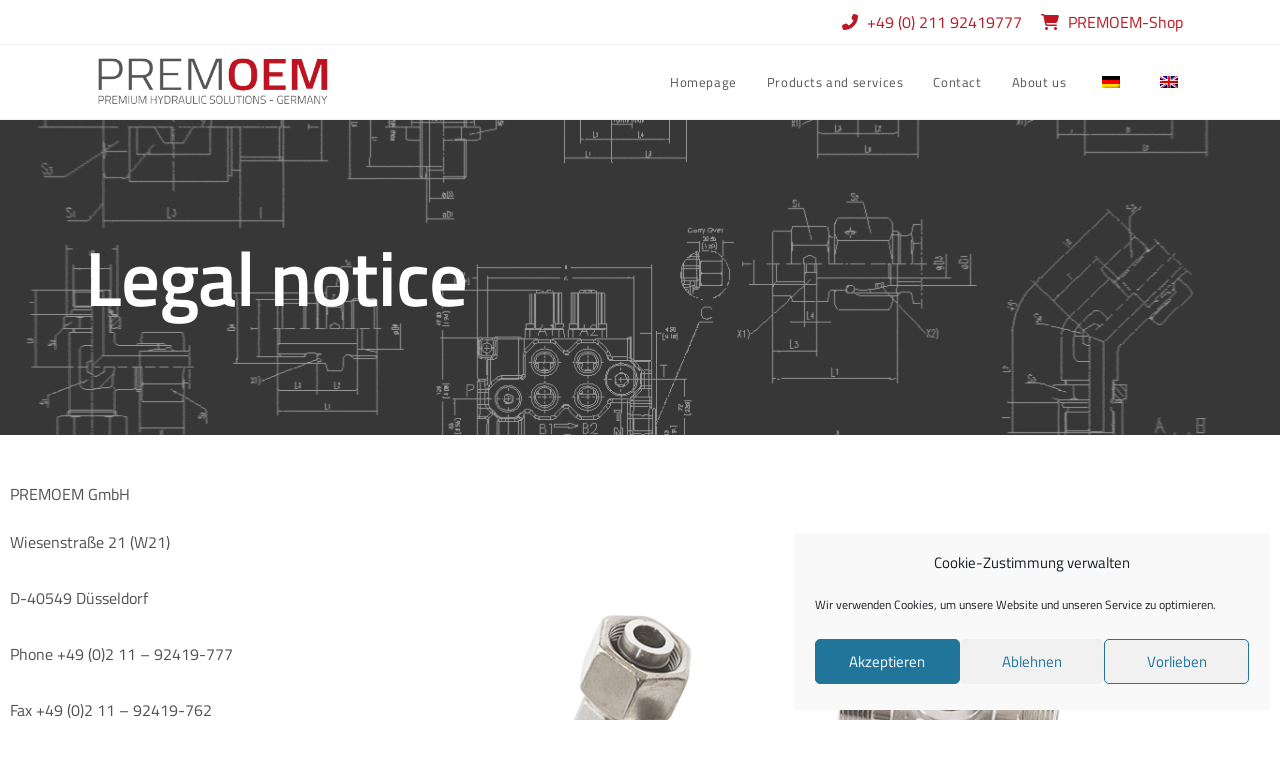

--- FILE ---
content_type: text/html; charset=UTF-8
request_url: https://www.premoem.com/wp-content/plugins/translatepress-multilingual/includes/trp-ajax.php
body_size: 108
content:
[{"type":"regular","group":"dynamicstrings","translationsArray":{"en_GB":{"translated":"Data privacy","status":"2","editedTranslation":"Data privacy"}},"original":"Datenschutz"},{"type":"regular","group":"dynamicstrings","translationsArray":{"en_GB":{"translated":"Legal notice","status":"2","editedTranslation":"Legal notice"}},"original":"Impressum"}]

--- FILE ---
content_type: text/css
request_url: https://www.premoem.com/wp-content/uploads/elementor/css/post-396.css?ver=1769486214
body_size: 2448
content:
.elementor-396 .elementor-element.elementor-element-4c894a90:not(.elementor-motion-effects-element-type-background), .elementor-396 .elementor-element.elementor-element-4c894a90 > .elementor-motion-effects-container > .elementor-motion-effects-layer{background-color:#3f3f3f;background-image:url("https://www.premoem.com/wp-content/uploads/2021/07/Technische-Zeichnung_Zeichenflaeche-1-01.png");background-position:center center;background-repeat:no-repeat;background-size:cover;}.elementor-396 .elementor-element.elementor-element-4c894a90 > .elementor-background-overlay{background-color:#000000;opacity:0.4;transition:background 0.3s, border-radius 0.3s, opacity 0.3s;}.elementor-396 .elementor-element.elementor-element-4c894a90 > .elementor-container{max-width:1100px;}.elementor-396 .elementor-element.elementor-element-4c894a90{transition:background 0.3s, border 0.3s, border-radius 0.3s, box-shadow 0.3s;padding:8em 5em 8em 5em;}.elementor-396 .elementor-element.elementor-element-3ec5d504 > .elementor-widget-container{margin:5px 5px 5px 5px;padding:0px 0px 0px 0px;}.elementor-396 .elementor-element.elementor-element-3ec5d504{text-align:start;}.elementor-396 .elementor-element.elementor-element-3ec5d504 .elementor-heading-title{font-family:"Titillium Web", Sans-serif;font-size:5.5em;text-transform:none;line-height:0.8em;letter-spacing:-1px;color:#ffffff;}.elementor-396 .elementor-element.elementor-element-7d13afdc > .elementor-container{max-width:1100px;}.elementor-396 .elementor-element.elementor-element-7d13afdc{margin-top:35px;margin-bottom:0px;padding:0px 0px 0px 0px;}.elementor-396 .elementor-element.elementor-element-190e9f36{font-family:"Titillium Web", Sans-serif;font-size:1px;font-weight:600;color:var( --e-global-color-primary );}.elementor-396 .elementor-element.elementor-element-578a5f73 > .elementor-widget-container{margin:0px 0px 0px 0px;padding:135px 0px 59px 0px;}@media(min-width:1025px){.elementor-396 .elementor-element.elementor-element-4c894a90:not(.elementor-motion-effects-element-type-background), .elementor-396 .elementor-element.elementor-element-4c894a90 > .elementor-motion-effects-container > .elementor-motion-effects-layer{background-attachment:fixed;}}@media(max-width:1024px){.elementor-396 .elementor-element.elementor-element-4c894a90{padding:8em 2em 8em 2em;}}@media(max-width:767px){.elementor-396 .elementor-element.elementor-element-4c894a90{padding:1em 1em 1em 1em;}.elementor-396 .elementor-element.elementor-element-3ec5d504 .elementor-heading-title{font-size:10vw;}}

──────────

*Your assignment*:
The entries above should be written out in full, and any picture in them left out.

*Answer section*:
--- FILE ---
content_type: text/html; charset=UTF-8
request_url: https://www.premoem.com/wp-content/plugins/translatepress-multilingual/includes/trp-ajax.php
body_size: 108
content:
[{"type":"regular","group":"dynamicstrings","translationsArray":{"en_GB":{"translated":"Data privacy","status":"2","editedTranslation":"Data privacy"}},"original":"Datenschutz"},{"type":"regular","group":"dynamicstrings","translationsArray":{"en_GB":{"translated":"Legal notice","status":"2","editedTranslation":"Legal notice"}},"original":"Impressum"}]

--- FILE ---
content_type: text/css
request_url: https://www.premoem.com/wp-content/uploads/elementor/css/post-396.css?ver=1769486214
body_size: 2448
content:
.elementor-396 .elementor-element.elementor-element-4c894a90:not(.elementor-motion-effects-element-type-background), .elementor-396 .elementor-element.elementor-element-4c894a90 > .elementor-motion-effects-container > .elementor-motion-effects-layer{background-color:#3f3f3f;background-image:url("https://www.premoem.com/wp-content/uploads/2021/07/Technische-Zeichnung_Zeichenflaeche-1-01.png");background-position:center center;background-repeat:no-repeat;background-size:cover;}.elementor-396 .elementor-element.elementor-element-4c894a90 > .elementor-background-overlay{background-color:#000000;opacity:0.4;transition:background 0.3s, border-radius 0.3s, opacity 0.3s;}.elementor-396 .elementor-element.elementor-element-4c894a90 > .elementor-container{max-width:1100px;}.elementor-396 .elementor-element.elementor-element-4c894a90{transition:background 0.3s, border 0.3s, border-radius 0.3s, box-shadow 0.3s;padding:8em 5em 8em 5em;}.elementor-396 .elementor-element.elementor-element-3ec5d504 > .elementor-widget-container{margin:5px 5px 5px 5px;padding:0px 0px 0px 0px;}.elementor-396 .elementor-element.elementor-element-3ec5d504{text-align:start;}.elementor-396 .elementor-element.elementor-element-3ec5d504 .elementor-heading-title{font-family:"Titillium Web", Sans-serif;font-size:5.5em;text-transform:none;line-height:0.8em;letter-spacing:-1px;color:#ffffff;}.elementor-396 .elementor-element.elementor-element-7d13afdc > .elementor-container{max-width:1100px;}.elementor-396 .elementor-element.elementor-element-7d13afdc{margin-top:35px;margin-bottom:0px;padding:0px 0px 0px 0px;}.elementor-396 .elementor-element.elementor-element-190e9f36{font-family:"Titillium Web", Sans-serif;font-size:1px;font-weight:600;color:var( --e-global-color-primary );}.elementor-396 .elementor-element.elementor-element-578a5f73 > .elementor-widget-container{margin:0px 0px 0px 0px;padding:135px 0px 59px 0px;}@media(min-width:1025px){.elementor-396 .elementor-element.elementor-element-4c894a90:not(.elementor-motion-effects-element-type-background), .elementor-396 .elementor-element.elementor-element-4c894a90 > .elementor-motion-effects-container > .elementor-motion-effects-layer{background-attachment:fixed;}}@media(max-width:1024px){.elementor-396 .elementor-element.elementor-element-4c894a90{padding:8em 2em 8em 2em;}}@media(max-width:767px){.elementor-396 .elementor-element.elementor-element-4c894a90{padding:1em 1em 1em 1em;}.elementor-396 .elementor-element.elementor-element-3ec5d504 .elementor-heading-title{font-size:10vw;}}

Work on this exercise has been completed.